I often want to cry, but can't. I'm so afraid that I won't be able to stop. It scares me to think that if I lose control, I will be taken to the hospital for being out of control.
When I need to, I just go for a walk by myself, so I can cry - with no one watching me. And, I know that the exercise helps me also. I also can go downstairs to be alone. However, my husband can't seem to understand that this crying is good for me. It releases a lot of my pent up emotions.
I can so relate to the fear of being taken to the hospital for being out of control. FK NO!
 
I have the same thing. Usually if someone recognizes my pain or ongoing struggle or my inner values... the dam breaks. Other times it is when stresscup is overfilled and spills. This also happens when i resonate with another persons hardship.

Crying when done in safe environment is like the valve on a pressure cooker helping decompress whats inside.

Hope u feel better afterwards.
 
I have the same thing.
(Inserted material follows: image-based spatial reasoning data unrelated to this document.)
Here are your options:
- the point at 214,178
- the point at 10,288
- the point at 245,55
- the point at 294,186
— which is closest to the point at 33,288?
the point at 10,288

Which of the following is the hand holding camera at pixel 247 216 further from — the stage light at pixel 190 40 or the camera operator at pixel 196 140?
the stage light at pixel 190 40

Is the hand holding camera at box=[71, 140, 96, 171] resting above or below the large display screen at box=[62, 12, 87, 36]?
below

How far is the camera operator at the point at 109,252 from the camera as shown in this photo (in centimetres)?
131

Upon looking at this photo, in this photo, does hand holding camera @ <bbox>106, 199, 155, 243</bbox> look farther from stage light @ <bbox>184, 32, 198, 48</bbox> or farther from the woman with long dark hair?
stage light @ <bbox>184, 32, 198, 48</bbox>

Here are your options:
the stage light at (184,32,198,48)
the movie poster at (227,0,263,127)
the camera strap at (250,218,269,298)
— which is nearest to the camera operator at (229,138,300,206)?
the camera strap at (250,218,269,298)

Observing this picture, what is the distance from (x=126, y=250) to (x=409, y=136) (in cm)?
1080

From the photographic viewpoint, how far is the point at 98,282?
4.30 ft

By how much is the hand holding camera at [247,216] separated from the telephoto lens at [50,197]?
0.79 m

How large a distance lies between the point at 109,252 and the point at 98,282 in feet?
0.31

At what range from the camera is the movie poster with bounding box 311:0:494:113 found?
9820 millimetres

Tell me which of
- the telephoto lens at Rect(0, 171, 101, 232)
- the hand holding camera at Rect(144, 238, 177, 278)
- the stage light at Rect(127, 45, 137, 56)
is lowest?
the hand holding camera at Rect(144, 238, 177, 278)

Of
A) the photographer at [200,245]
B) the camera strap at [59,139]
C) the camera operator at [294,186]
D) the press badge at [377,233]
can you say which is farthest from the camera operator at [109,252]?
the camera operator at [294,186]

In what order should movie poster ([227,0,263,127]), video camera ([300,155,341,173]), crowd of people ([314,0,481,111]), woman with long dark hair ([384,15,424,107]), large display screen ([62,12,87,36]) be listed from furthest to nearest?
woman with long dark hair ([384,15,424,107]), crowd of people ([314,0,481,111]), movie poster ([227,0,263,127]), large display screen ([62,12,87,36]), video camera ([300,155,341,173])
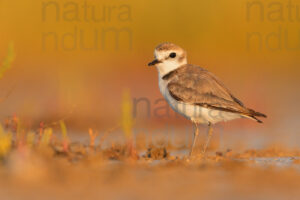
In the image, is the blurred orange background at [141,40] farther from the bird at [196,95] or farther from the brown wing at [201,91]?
the brown wing at [201,91]

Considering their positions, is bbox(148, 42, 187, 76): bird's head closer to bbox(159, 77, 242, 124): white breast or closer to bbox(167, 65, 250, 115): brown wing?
bbox(167, 65, 250, 115): brown wing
Usually if someone recognizes my pain or ongoing struggle or my inner values... the dam breaks. Other times it is when stresscup is overfilled and spills. This also happens when i resonate with another persons hardship.

Crying when done in safe environment is like the valve on a pressure cooker helping decompress whats inside.

Hope u feel better afterwards.

Exactly ! And very well said ! Thanks.
 
I wish I could cry. I wish I could just let it all out in a flood of tears each day.

But I I never can. It just sits there on my chest like a burning lump of hot embers.
 
I'm in the, wish I could cry, category. My first cat died and I cried. It was so hard watching her be put to sleep ( this was after I was diagnosed and on meds.) The tears just flowed. I loved her so much.